Precisamente, mas, como o objecto desse concurso é um cargo técnico, a razão da inclusão de uma pergunta dessas só pode ser outra. Não digo que seja o caso, mas por cá (não, não é só coisa de brasileiros) perguntas abstrusas costumam ser formas de permitir a selecção de candidatos previamente escolhidos e apadrinhados a quem, à sorrelfa, se fornecem antecipadamente as respostas. Não costumam é ser tão extremas e tão alheias aos conhecimentos exigíveis como esta, de outra forma a legalidade do concurso poderia ser impugnada. Infelizmente, também acontece com alguma frequência.


----------



## machadinho

Suponho que seja mais um mecanismo implícito para evitar empates. Um técnico que distinga homônimos e parônimos é marginalmente preferível a um que ignore a distinção, tudo o mais o mesmo.


----------



## Carfer

machadinho said:


> Suponho que seja mais um mecanismo implícito para evitar empates. Um técnico que distinga homônimos e parônimos é marginalmente preferível a um que ignore a distinção, tudo o mais o mesmo.



Se o nível de conhecimento da língua é importante, independentemente de se tratar ou não de um técnico (e eu acho que é), talvez fosse preferível que, em vez das minudências gramaticais, as perguntas incidissem sobre o vocabulário, a capacidade de expressão e compreensão e o mais que permita ao técnico interagir capazmente no exercício das suas funções. Mas distinguir homónimas de parónimas...?!


----------



## machadinho

Em vez da economia, podemos especular sobre a *sociologia* dos concursos. Os concursos são uma indústria um tanto lucrativa (para alguns). E os concursos são, em grande parte, terceirizados. (O que de agora em diante, diga-se de passagem, passa a ser uma trivialidade na Banana Republic). Há uma simbiose, para não apostar em algo pior, entre entidades que operam em planos diferentes do ramo: as escolas que oferecem cursos preparatórios, os professores contratados pelas escolas, os estudiosos que elaboram as provas, as empresas que aplicam os concursos e, finalmente, as instituições (CRF no caso) que contratam estas quando abrem vagas por concurso. As coisa toda ou fica em pé ou cai toda junta.

E tudo envolve custos. O estudioso ou estudiosa que elabora a prova vende a sua mão de obra para a empresa que aplica o concurso, que, por sua vez, vende um concurso pronto para a empresa que abriu vagas.

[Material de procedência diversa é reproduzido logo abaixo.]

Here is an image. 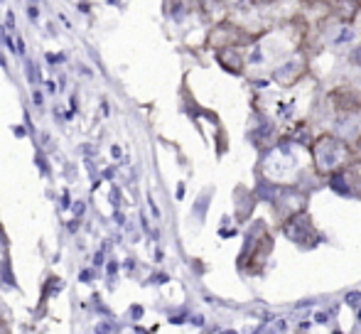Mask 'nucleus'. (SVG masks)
<instances>
[{
	"label": "nucleus",
	"mask_w": 361,
	"mask_h": 334,
	"mask_svg": "<svg viewBox=\"0 0 361 334\" xmlns=\"http://www.w3.org/2000/svg\"><path fill=\"white\" fill-rule=\"evenodd\" d=\"M305 74H307V59H305L302 54H298V57L288 59L283 67H278L276 74H273V79L283 86H293V84H298Z\"/></svg>",
	"instance_id": "423d86ee"
},
{
	"label": "nucleus",
	"mask_w": 361,
	"mask_h": 334,
	"mask_svg": "<svg viewBox=\"0 0 361 334\" xmlns=\"http://www.w3.org/2000/svg\"><path fill=\"white\" fill-rule=\"evenodd\" d=\"M354 150H357V153L361 155V135H359V138H357V145H354Z\"/></svg>",
	"instance_id": "4468645a"
},
{
	"label": "nucleus",
	"mask_w": 361,
	"mask_h": 334,
	"mask_svg": "<svg viewBox=\"0 0 361 334\" xmlns=\"http://www.w3.org/2000/svg\"><path fill=\"white\" fill-rule=\"evenodd\" d=\"M256 5H271V3H276V0H253Z\"/></svg>",
	"instance_id": "ddd939ff"
},
{
	"label": "nucleus",
	"mask_w": 361,
	"mask_h": 334,
	"mask_svg": "<svg viewBox=\"0 0 361 334\" xmlns=\"http://www.w3.org/2000/svg\"><path fill=\"white\" fill-rule=\"evenodd\" d=\"M243 42H246V32L233 23L216 25L209 35V44H214V47H238Z\"/></svg>",
	"instance_id": "39448f33"
},
{
	"label": "nucleus",
	"mask_w": 361,
	"mask_h": 334,
	"mask_svg": "<svg viewBox=\"0 0 361 334\" xmlns=\"http://www.w3.org/2000/svg\"><path fill=\"white\" fill-rule=\"evenodd\" d=\"M347 172H349V177H352V182H361V160H359V163H352V165H349L347 167Z\"/></svg>",
	"instance_id": "1a4fd4ad"
},
{
	"label": "nucleus",
	"mask_w": 361,
	"mask_h": 334,
	"mask_svg": "<svg viewBox=\"0 0 361 334\" xmlns=\"http://www.w3.org/2000/svg\"><path fill=\"white\" fill-rule=\"evenodd\" d=\"M310 153H312V160H314V170L322 177H332L352 165L354 150L349 148L342 138H337V135L322 133L310 145Z\"/></svg>",
	"instance_id": "f257e3e1"
},
{
	"label": "nucleus",
	"mask_w": 361,
	"mask_h": 334,
	"mask_svg": "<svg viewBox=\"0 0 361 334\" xmlns=\"http://www.w3.org/2000/svg\"><path fill=\"white\" fill-rule=\"evenodd\" d=\"M273 251V241L268 236L266 226L263 224H256L251 229V234L246 236V246H243V253H241V268L243 271H251V263L256 261V273L263 271V263L268 261Z\"/></svg>",
	"instance_id": "f03ea898"
},
{
	"label": "nucleus",
	"mask_w": 361,
	"mask_h": 334,
	"mask_svg": "<svg viewBox=\"0 0 361 334\" xmlns=\"http://www.w3.org/2000/svg\"><path fill=\"white\" fill-rule=\"evenodd\" d=\"M216 59H219V67H224L226 72H231V74L243 72V57L238 54L236 47H221L216 52Z\"/></svg>",
	"instance_id": "6e6552de"
},
{
	"label": "nucleus",
	"mask_w": 361,
	"mask_h": 334,
	"mask_svg": "<svg viewBox=\"0 0 361 334\" xmlns=\"http://www.w3.org/2000/svg\"><path fill=\"white\" fill-rule=\"evenodd\" d=\"M283 234L288 236L293 244L302 246V249H314V246L319 244V234L317 229H314L312 219H310L305 211H300V214L295 216H288V219H283Z\"/></svg>",
	"instance_id": "7ed1b4c3"
},
{
	"label": "nucleus",
	"mask_w": 361,
	"mask_h": 334,
	"mask_svg": "<svg viewBox=\"0 0 361 334\" xmlns=\"http://www.w3.org/2000/svg\"><path fill=\"white\" fill-rule=\"evenodd\" d=\"M352 59H354V64H359V67H361V44H359V49H357V52L352 54Z\"/></svg>",
	"instance_id": "9b49d317"
},
{
	"label": "nucleus",
	"mask_w": 361,
	"mask_h": 334,
	"mask_svg": "<svg viewBox=\"0 0 361 334\" xmlns=\"http://www.w3.org/2000/svg\"><path fill=\"white\" fill-rule=\"evenodd\" d=\"M224 3L228 8H248V5H253V0H224Z\"/></svg>",
	"instance_id": "9d476101"
},
{
	"label": "nucleus",
	"mask_w": 361,
	"mask_h": 334,
	"mask_svg": "<svg viewBox=\"0 0 361 334\" xmlns=\"http://www.w3.org/2000/svg\"><path fill=\"white\" fill-rule=\"evenodd\" d=\"M47 59H49L52 64H57V62H62V54H57V57H54V54H47Z\"/></svg>",
	"instance_id": "f8f14e48"
},
{
	"label": "nucleus",
	"mask_w": 361,
	"mask_h": 334,
	"mask_svg": "<svg viewBox=\"0 0 361 334\" xmlns=\"http://www.w3.org/2000/svg\"><path fill=\"white\" fill-rule=\"evenodd\" d=\"M273 199H276V209L283 219H288V216H295V214H300V211L307 209V194L300 192V190H295V187H283V190H278Z\"/></svg>",
	"instance_id": "20e7f679"
},
{
	"label": "nucleus",
	"mask_w": 361,
	"mask_h": 334,
	"mask_svg": "<svg viewBox=\"0 0 361 334\" xmlns=\"http://www.w3.org/2000/svg\"><path fill=\"white\" fill-rule=\"evenodd\" d=\"M329 101L337 111L342 113H357L361 111V91L352 89V86H342V89H334L329 94Z\"/></svg>",
	"instance_id": "0eeeda50"
}]
</instances>
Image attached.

Ora, uma prova mais inteligente toma incomparavelmente mais tempo para se elaborar do que uma prova rasteira, dessas que cobram a distinção entre homônimos e parônimos, e, portanto, ela sai mais cara para alguém, ou para o estudioso ou estudiosa que a elabora ou para a empresa de concursos ou para a empresa das vagas ou para o candidato. (Adivinha quem paga o pato? As pontas.)

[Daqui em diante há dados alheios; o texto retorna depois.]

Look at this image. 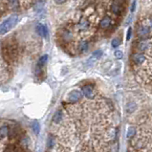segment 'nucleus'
Segmentation results:
<instances>
[{
	"instance_id": "f257e3e1",
	"label": "nucleus",
	"mask_w": 152,
	"mask_h": 152,
	"mask_svg": "<svg viewBox=\"0 0 152 152\" xmlns=\"http://www.w3.org/2000/svg\"><path fill=\"white\" fill-rule=\"evenodd\" d=\"M18 22V16L17 14H13V16H9L7 19L4 20L2 22V24L0 25V35H3L14 28L16 25V23Z\"/></svg>"
},
{
	"instance_id": "f03ea898",
	"label": "nucleus",
	"mask_w": 152,
	"mask_h": 152,
	"mask_svg": "<svg viewBox=\"0 0 152 152\" xmlns=\"http://www.w3.org/2000/svg\"><path fill=\"white\" fill-rule=\"evenodd\" d=\"M81 98H82V93H81V92H80L79 90H77V89H75V90H72L69 94H68L67 100H68V101H69L70 103H76L80 99H81Z\"/></svg>"
},
{
	"instance_id": "7ed1b4c3",
	"label": "nucleus",
	"mask_w": 152,
	"mask_h": 152,
	"mask_svg": "<svg viewBox=\"0 0 152 152\" xmlns=\"http://www.w3.org/2000/svg\"><path fill=\"white\" fill-rule=\"evenodd\" d=\"M149 34H150V28L148 26H145V25L140 26L138 30H137V35H138V37L147 38L149 35Z\"/></svg>"
},
{
	"instance_id": "20e7f679",
	"label": "nucleus",
	"mask_w": 152,
	"mask_h": 152,
	"mask_svg": "<svg viewBox=\"0 0 152 152\" xmlns=\"http://www.w3.org/2000/svg\"><path fill=\"white\" fill-rule=\"evenodd\" d=\"M35 30H37V33L38 35H40L41 37H45L47 38L49 35V31H48V28L43 25V24H37V27H35Z\"/></svg>"
},
{
	"instance_id": "39448f33",
	"label": "nucleus",
	"mask_w": 152,
	"mask_h": 152,
	"mask_svg": "<svg viewBox=\"0 0 152 152\" xmlns=\"http://www.w3.org/2000/svg\"><path fill=\"white\" fill-rule=\"evenodd\" d=\"M132 60L136 65H142L145 60V56L142 53H135L132 55Z\"/></svg>"
},
{
	"instance_id": "423d86ee",
	"label": "nucleus",
	"mask_w": 152,
	"mask_h": 152,
	"mask_svg": "<svg viewBox=\"0 0 152 152\" xmlns=\"http://www.w3.org/2000/svg\"><path fill=\"white\" fill-rule=\"evenodd\" d=\"M111 12L113 14H115L116 16H121V13H123V6L120 2L118 1H115L112 3L111 5Z\"/></svg>"
},
{
	"instance_id": "0eeeda50",
	"label": "nucleus",
	"mask_w": 152,
	"mask_h": 152,
	"mask_svg": "<svg viewBox=\"0 0 152 152\" xmlns=\"http://www.w3.org/2000/svg\"><path fill=\"white\" fill-rule=\"evenodd\" d=\"M82 94L87 99H93L94 98V89L91 85H85L82 87Z\"/></svg>"
},
{
	"instance_id": "6e6552de",
	"label": "nucleus",
	"mask_w": 152,
	"mask_h": 152,
	"mask_svg": "<svg viewBox=\"0 0 152 152\" xmlns=\"http://www.w3.org/2000/svg\"><path fill=\"white\" fill-rule=\"evenodd\" d=\"M8 7L12 11H17L19 8V0H7Z\"/></svg>"
},
{
	"instance_id": "1a4fd4ad",
	"label": "nucleus",
	"mask_w": 152,
	"mask_h": 152,
	"mask_svg": "<svg viewBox=\"0 0 152 152\" xmlns=\"http://www.w3.org/2000/svg\"><path fill=\"white\" fill-rule=\"evenodd\" d=\"M47 61H48V55H43L42 56H40L37 62V69L40 71L41 68L45 66Z\"/></svg>"
},
{
	"instance_id": "9d476101",
	"label": "nucleus",
	"mask_w": 152,
	"mask_h": 152,
	"mask_svg": "<svg viewBox=\"0 0 152 152\" xmlns=\"http://www.w3.org/2000/svg\"><path fill=\"white\" fill-rule=\"evenodd\" d=\"M110 24H111V18H110V16H104L103 18L100 20V25L102 29H107L110 26Z\"/></svg>"
},
{
	"instance_id": "9b49d317",
	"label": "nucleus",
	"mask_w": 152,
	"mask_h": 152,
	"mask_svg": "<svg viewBox=\"0 0 152 152\" xmlns=\"http://www.w3.org/2000/svg\"><path fill=\"white\" fill-rule=\"evenodd\" d=\"M149 47H150V43L147 40H142L141 42H139L138 44V50L142 51V52H145V51L148 50Z\"/></svg>"
},
{
	"instance_id": "f8f14e48",
	"label": "nucleus",
	"mask_w": 152,
	"mask_h": 152,
	"mask_svg": "<svg viewBox=\"0 0 152 152\" xmlns=\"http://www.w3.org/2000/svg\"><path fill=\"white\" fill-rule=\"evenodd\" d=\"M136 109H137V104H136V102H134V101H129V102L126 105V112L129 113V114L133 113Z\"/></svg>"
},
{
	"instance_id": "ddd939ff",
	"label": "nucleus",
	"mask_w": 152,
	"mask_h": 152,
	"mask_svg": "<svg viewBox=\"0 0 152 152\" xmlns=\"http://www.w3.org/2000/svg\"><path fill=\"white\" fill-rule=\"evenodd\" d=\"M44 4H45V3H44L43 0H39V1H37L34 5V10L37 12V13H41L44 9Z\"/></svg>"
},
{
	"instance_id": "4468645a",
	"label": "nucleus",
	"mask_w": 152,
	"mask_h": 152,
	"mask_svg": "<svg viewBox=\"0 0 152 152\" xmlns=\"http://www.w3.org/2000/svg\"><path fill=\"white\" fill-rule=\"evenodd\" d=\"M62 116H63V114H62L61 110H58V111L55 113L54 117H53V121L55 124H59L61 121V120H62Z\"/></svg>"
},
{
	"instance_id": "2eb2a0df",
	"label": "nucleus",
	"mask_w": 152,
	"mask_h": 152,
	"mask_svg": "<svg viewBox=\"0 0 152 152\" xmlns=\"http://www.w3.org/2000/svg\"><path fill=\"white\" fill-rule=\"evenodd\" d=\"M88 49H89V43L87 42V41L83 40V41H81V42L79 43V50L80 51V53H85V52H87Z\"/></svg>"
},
{
	"instance_id": "dca6fc26",
	"label": "nucleus",
	"mask_w": 152,
	"mask_h": 152,
	"mask_svg": "<svg viewBox=\"0 0 152 152\" xmlns=\"http://www.w3.org/2000/svg\"><path fill=\"white\" fill-rule=\"evenodd\" d=\"M9 127L8 126H2L0 127V138H4L9 135Z\"/></svg>"
},
{
	"instance_id": "f3484780",
	"label": "nucleus",
	"mask_w": 152,
	"mask_h": 152,
	"mask_svg": "<svg viewBox=\"0 0 152 152\" xmlns=\"http://www.w3.org/2000/svg\"><path fill=\"white\" fill-rule=\"evenodd\" d=\"M136 132H137V130H136L135 127H129L128 128V130H127V134H126L127 138L128 139L133 138V137L136 135Z\"/></svg>"
},
{
	"instance_id": "a211bd4d",
	"label": "nucleus",
	"mask_w": 152,
	"mask_h": 152,
	"mask_svg": "<svg viewBox=\"0 0 152 152\" xmlns=\"http://www.w3.org/2000/svg\"><path fill=\"white\" fill-rule=\"evenodd\" d=\"M121 38L120 37H115V38H113L112 41H111V45L113 48H118L119 46L121 45Z\"/></svg>"
},
{
	"instance_id": "6ab92c4d",
	"label": "nucleus",
	"mask_w": 152,
	"mask_h": 152,
	"mask_svg": "<svg viewBox=\"0 0 152 152\" xmlns=\"http://www.w3.org/2000/svg\"><path fill=\"white\" fill-rule=\"evenodd\" d=\"M32 129L34 130L35 134H39V131H40V126L39 124L37 123V121H34V123L32 124Z\"/></svg>"
},
{
	"instance_id": "aec40b11",
	"label": "nucleus",
	"mask_w": 152,
	"mask_h": 152,
	"mask_svg": "<svg viewBox=\"0 0 152 152\" xmlns=\"http://www.w3.org/2000/svg\"><path fill=\"white\" fill-rule=\"evenodd\" d=\"M102 54H103L102 50H100V49L96 50V51H94V52L92 53V58H95V59H98V58H100L101 56H102Z\"/></svg>"
},
{
	"instance_id": "412c9836",
	"label": "nucleus",
	"mask_w": 152,
	"mask_h": 152,
	"mask_svg": "<svg viewBox=\"0 0 152 152\" xmlns=\"http://www.w3.org/2000/svg\"><path fill=\"white\" fill-rule=\"evenodd\" d=\"M79 26V28L81 30H86L89 27V22L87 21V20L82 19V20H80Z\"/></svg>"
},
{
	"instance_id": "4be33fe9",
	"label": "nucleus",
	"mask_w": 152,
	"mask_h": 152,
	"mask_svg": "<svg viewBox=\"0 0 152 152\" xmlns=\"http://www.w3.org/2000/svg\"><path fill=\"white\" fill-rule=\"evenodd\" d=\"M114 56L117 59H121L123 58V56H124V53H123V51L121 50H119V49L115 50L114 51Z\"/></svg>"
},
{
	"instance_id": "5701e85b",
	"label": "nucleus",
	"mask_w": 152,
	"mask_h": 152,
	"mask_svg": "<svg viewBox=\"0 0 152 152\" xmlns=\"http://www.w3.org/2000/svg\"><path fill=\"white\" fill-rule=\"evenodd\" d=\"M47 145H48L49 148H52L54 145H55V139L53 137H49L48 141H47Z\"/></svg>"
},
{
	"instance_id": "b1692460",
	"label": "nucleus",
	"mask_w": 152,
	"mask_h": 152,
	"mask_svg": "<svg viewBox=\"0 0 152 152\" xmlns=\"http://www.w3.org/2000/svg\"><path fill=\"white\" fill-rule=\"evenodd\" d=\"M131 35H132V28L131 27H129L127 30V34H126V40H130V38H131Z\"/></svg>"
},
{
	"instance_id": "393cba45",
	"label": "nucleus",
	"mask_w": 152,
	"mask_h": 152,
	"mask_svg": "<svg viewBox=\"0 0 152 152\" xmlns=\"http://www.w3.org/2000/svg\"><path fill=\"white\" fill-rule=\"evenodd\" d=\"M135 9H136V0H134L132 2V5H131V7H130L131 13H134V12H135Z\"/></svg>"
},
{
	"instance_id": "a878e982",
	"label": "nucleus",
	"mask_w": 152,
	"mask_h": 152,
	"mask_svg": "<svg viewBox=\"0 0 152 152\" xmlns=\"http://www.w3.org/2000/svg\"><path fill=\"white\" fill-rule=\"evenodd\" d=\"M54 1H55V3H56V4L60 5V4H64L67 0H54Z\"/></svg>"
},
{
	"instance_id": "bb28decb",
	"label": "nucleus",
	"mask_w": 152,
	"mask_h": 152,
	"mask_svg": "<svg viewBox=\"0 0 152 152\" xmlns=\"http://www.w3.org/2000/svg\"><path fill=\"white\" fill-rule=\"evenodd\" d=\"M149 28L152 29V18H150V20H149Z\"/></svg>"
}]
</instances>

O mesmo raciocínio. Ensinar em sala de aula a distinção entre parônimos e homônimos exige muito menos esforço de um professor ou professora do que, por exemplo, a interpretação e redação de textos. Cansa menos. Exige menos preparação, antes, em casa. As questões dos exames ficam mais fáceis de corrigir em casa, à noite, exaustos, com os olhos ardendo. O salário miserável no fim do mês parece ligeiramente menos miserável.

Não vale a pena.

E por aí vai. Se os elaboradores de provas e os professores recebessem salários decentes, os concursos seriam melhores. E que vá para o inferno o CRF ou o que for.


----------